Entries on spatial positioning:

========================================================================

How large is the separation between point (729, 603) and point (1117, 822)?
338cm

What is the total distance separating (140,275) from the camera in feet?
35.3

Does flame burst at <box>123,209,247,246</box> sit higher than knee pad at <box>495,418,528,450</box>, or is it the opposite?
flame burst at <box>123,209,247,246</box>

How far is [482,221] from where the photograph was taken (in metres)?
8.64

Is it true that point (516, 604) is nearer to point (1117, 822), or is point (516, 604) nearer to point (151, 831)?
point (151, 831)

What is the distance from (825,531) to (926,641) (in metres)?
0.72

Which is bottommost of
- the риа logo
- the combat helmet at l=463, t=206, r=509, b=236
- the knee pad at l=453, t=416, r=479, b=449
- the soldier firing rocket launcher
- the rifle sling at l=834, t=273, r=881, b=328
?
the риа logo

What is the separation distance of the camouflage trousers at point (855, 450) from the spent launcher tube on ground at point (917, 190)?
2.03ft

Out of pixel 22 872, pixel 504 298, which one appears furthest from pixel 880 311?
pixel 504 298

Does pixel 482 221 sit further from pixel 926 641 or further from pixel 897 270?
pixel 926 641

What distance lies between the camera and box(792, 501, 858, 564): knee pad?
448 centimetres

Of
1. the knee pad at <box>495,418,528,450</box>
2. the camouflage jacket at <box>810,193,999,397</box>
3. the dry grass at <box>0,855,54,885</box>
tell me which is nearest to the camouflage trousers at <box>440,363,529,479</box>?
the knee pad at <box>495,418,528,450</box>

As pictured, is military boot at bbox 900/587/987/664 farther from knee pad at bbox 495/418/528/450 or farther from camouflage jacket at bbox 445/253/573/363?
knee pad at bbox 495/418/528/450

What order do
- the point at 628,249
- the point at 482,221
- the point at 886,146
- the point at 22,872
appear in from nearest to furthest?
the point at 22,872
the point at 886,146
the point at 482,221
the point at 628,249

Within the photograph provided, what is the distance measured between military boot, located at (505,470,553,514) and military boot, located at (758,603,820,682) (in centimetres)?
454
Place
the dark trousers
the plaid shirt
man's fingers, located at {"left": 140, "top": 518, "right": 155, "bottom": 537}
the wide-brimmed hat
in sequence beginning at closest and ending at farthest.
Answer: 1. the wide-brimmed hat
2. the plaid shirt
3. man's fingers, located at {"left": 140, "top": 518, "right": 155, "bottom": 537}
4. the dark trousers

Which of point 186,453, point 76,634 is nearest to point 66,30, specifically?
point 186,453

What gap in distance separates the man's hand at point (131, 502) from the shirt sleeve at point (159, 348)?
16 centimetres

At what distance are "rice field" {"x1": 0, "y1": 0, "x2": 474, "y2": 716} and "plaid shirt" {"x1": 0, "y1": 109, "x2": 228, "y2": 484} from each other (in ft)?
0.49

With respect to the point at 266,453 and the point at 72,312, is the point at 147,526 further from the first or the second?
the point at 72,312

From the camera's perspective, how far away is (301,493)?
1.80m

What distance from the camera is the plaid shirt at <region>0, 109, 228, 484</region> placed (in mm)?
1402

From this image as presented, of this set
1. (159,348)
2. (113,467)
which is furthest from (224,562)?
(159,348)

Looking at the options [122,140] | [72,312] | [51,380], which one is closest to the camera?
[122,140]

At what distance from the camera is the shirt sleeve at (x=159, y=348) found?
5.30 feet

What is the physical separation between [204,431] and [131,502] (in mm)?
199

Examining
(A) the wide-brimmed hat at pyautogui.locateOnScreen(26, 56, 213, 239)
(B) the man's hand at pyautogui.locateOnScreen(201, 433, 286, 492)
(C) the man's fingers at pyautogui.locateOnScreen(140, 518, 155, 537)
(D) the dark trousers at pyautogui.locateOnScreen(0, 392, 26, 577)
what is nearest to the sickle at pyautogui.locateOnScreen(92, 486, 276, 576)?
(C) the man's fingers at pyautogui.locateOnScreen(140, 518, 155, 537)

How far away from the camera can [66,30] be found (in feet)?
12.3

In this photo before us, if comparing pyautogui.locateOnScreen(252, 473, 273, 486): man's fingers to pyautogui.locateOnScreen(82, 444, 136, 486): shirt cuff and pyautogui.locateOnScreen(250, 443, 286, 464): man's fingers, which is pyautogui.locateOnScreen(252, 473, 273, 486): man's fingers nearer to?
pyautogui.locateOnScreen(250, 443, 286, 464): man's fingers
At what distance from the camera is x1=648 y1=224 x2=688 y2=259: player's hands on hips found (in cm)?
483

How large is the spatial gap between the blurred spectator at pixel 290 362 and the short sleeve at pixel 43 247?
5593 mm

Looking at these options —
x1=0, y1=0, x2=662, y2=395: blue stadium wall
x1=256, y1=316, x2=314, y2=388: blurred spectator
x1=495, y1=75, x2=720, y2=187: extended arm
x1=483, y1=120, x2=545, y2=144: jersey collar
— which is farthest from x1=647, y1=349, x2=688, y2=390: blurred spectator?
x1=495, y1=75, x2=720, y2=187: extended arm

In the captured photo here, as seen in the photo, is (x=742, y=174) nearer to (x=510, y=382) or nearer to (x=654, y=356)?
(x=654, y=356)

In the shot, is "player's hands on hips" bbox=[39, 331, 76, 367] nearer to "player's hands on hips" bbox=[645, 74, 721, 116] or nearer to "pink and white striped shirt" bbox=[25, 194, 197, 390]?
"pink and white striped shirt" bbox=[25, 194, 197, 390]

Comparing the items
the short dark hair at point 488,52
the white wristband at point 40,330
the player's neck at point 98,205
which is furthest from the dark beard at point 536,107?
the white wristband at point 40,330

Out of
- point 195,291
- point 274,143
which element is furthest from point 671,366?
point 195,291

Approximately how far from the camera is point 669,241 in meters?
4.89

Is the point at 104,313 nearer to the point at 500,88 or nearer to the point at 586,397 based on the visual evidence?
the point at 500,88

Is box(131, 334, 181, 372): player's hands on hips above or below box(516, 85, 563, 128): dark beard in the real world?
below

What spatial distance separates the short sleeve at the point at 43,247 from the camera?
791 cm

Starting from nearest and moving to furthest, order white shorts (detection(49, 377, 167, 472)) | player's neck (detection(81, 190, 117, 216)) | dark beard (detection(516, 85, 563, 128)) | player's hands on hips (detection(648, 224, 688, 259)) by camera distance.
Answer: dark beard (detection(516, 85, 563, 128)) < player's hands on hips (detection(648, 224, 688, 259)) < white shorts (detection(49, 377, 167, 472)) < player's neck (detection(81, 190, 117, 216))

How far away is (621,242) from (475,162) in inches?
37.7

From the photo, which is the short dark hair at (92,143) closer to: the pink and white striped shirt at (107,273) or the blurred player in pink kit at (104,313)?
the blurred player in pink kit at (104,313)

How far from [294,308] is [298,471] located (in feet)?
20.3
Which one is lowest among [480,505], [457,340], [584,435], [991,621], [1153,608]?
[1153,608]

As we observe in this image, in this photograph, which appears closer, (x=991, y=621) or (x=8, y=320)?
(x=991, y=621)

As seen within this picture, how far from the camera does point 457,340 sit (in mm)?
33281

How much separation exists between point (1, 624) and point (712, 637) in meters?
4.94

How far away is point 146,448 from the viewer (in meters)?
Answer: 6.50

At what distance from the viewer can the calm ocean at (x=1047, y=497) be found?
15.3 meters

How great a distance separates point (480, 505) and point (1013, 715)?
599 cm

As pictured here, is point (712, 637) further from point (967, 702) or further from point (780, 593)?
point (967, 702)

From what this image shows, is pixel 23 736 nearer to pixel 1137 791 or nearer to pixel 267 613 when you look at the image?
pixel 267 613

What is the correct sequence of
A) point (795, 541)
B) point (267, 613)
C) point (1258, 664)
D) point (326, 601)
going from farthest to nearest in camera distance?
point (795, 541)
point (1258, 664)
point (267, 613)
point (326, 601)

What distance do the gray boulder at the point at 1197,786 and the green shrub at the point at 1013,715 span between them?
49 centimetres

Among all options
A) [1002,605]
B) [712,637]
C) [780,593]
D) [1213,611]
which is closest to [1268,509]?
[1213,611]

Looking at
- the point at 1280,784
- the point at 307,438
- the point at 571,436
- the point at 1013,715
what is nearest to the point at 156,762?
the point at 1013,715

========================================================================

Exercise prompt -
Render the lines of the listing above, from the line containing "Within the photograph" through the line containing "16 centimetres", inclusive, as a JSON array of strings. Each line becomes one string, and blank lines are omitted.

Reply to the exercise -
[
  "Within the photograph provided, what is the distance measured between military boot, located at (505,470,553,514) and military boot, located at (758,603,820,682) (in centimetres)?",
  "454",
  "Place",
  "the dark trousers",
  "the plaid shirt",
  "man's fingers, located at {\"left\": 140, \"top\": 518, \"right\": 155, \"bottom\": 537}",
  "the wide-brimmed hat",
  "in sequence beginning at closest and ending at farthest.",
  "Answer: 1. the wide-brimmed hat",
  "2. the plaid shirt",
  "3. man's fingers, located at {\"left\": 140, \"top\": 518, \"right\": 155, \"bottom\": 537}",
  "4. the dark trousers",
  "Which of point 186,453, point 76,634 is nearest to point 66,30, specifically?",
  "point 186,453",
  "What gap in distance separates the man's hand at point (131, 502) from the shirt sleeve at point (159, 348)?",
  "16 centimetres"
]